# TEXTO DE REFERENCIA
******

A raíz de la suspensión fatal y espectacular del transbordador Challenger en el espacio, Charlie imaginó una muerte limpia de la degradación del cuerpo y de los rituales de despedida: en su crónica Astronautas y hospitales demostró admiración por la muerte de la maestra Christa McAuliffe en una zona donde la atmósfera es irrespirable para los participantes de contiendas bélicas, allí donde el blanco se hace inaccesible entre el número de los planetas, más alto y más arriba, en un cielo científico, el espacio sideral. Charlie tuvo una elegancia final muy comentada de la que sobresalta una invención: la cercanía de la muerte, no como tragedia o temor, sino como fastidio.

En su mueca de los últimos días se leía la contrariedad por la interrupción de un proyecto literario, la imposibilidad de terminar la noche en un pub de Oxford, de cuestionar la calidad de una traducción. Pero existen en innumerables textos suyos indicaciones sobre la vitalidad de la obra por sobre la salud de sus autores. “Arroja una sombra inmóvil el agua de la canilla” traduce de un poema de Enderby, para afirmar que la novela transforma el movimiento de la vida en sombra. Que muerto el novelista los lectores pueden abrir la canilla y volver a ver esas sombras. Que las sombras de Anthony Burgess son preferibles a la vida, “más bellas que su vida y que la nuestra”.

******

# DATOS PROPORCIONADOS

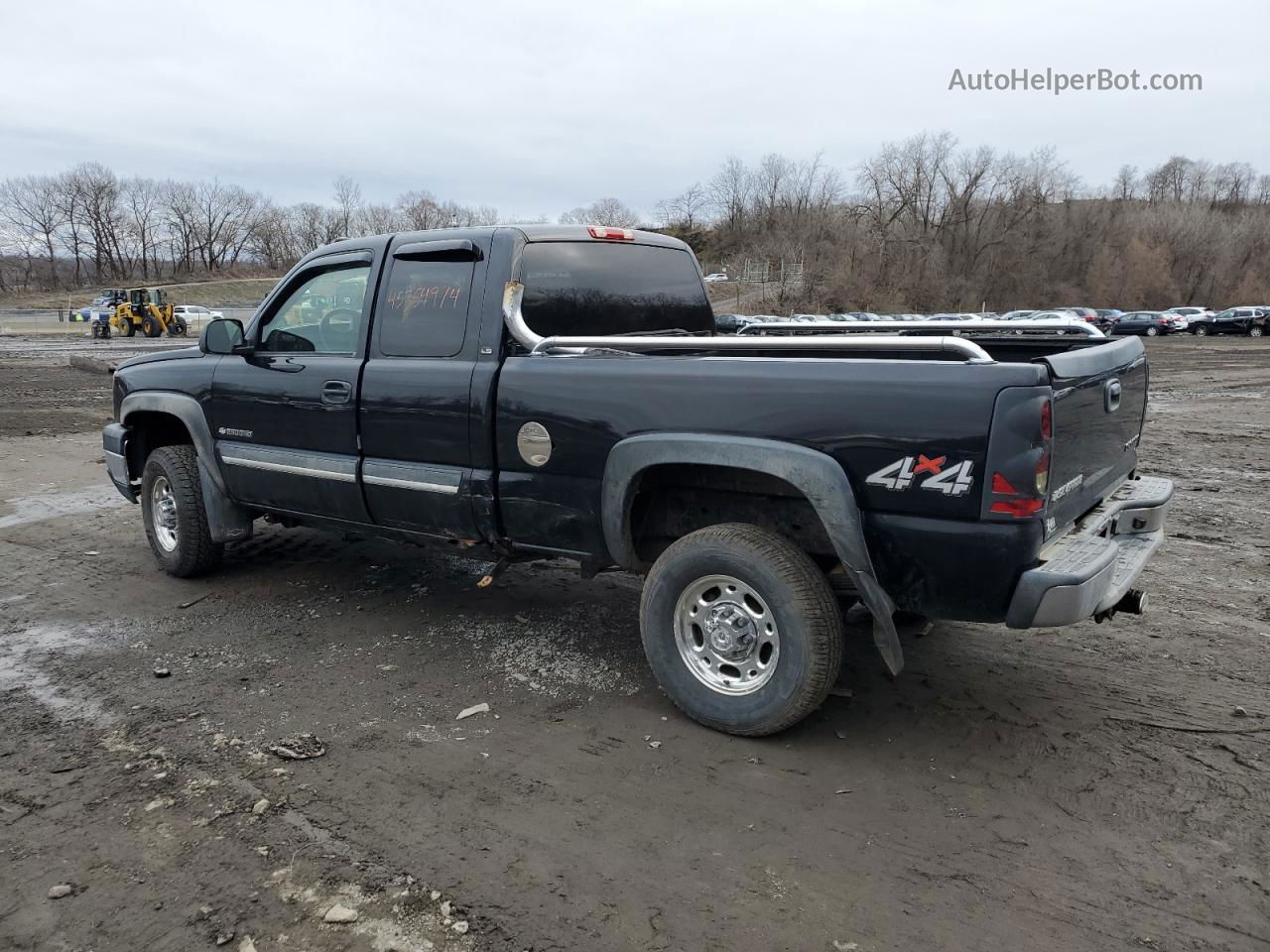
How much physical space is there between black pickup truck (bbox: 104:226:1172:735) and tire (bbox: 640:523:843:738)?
1 cm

******

# PROBLEMA A RESOLVER
Reescribe la parte del texto de referencia que empieza en las palabras "A raíz de la" y termina después de "sino como fastidio.", cambiando "maestra" por "profesora".

# RESPUESTA
A raíz de la suspensión fatal y espectacular del transbordador Challenger en el espacio, Charlie imaginó una muerte limpia de la degradación del cuerpo y de los rituales de despedida: en su crónica Astronautas y hospitales demostró admiración por la muerte de la profesora Christa McAuliffe en una zona donde la atmósfera es irrespirable para los participantes de contiendas bélicas, allí donde el blanco se hace inaccesible entre el número de los planetas, más alto y más arriba, en un cielo científico, el espacio sideral. Charlie tuvo una elegancia final muy comentada de la que sobresalta una invención: la cercanía de la muerte, no como tragedia o temor, sino como fastidio.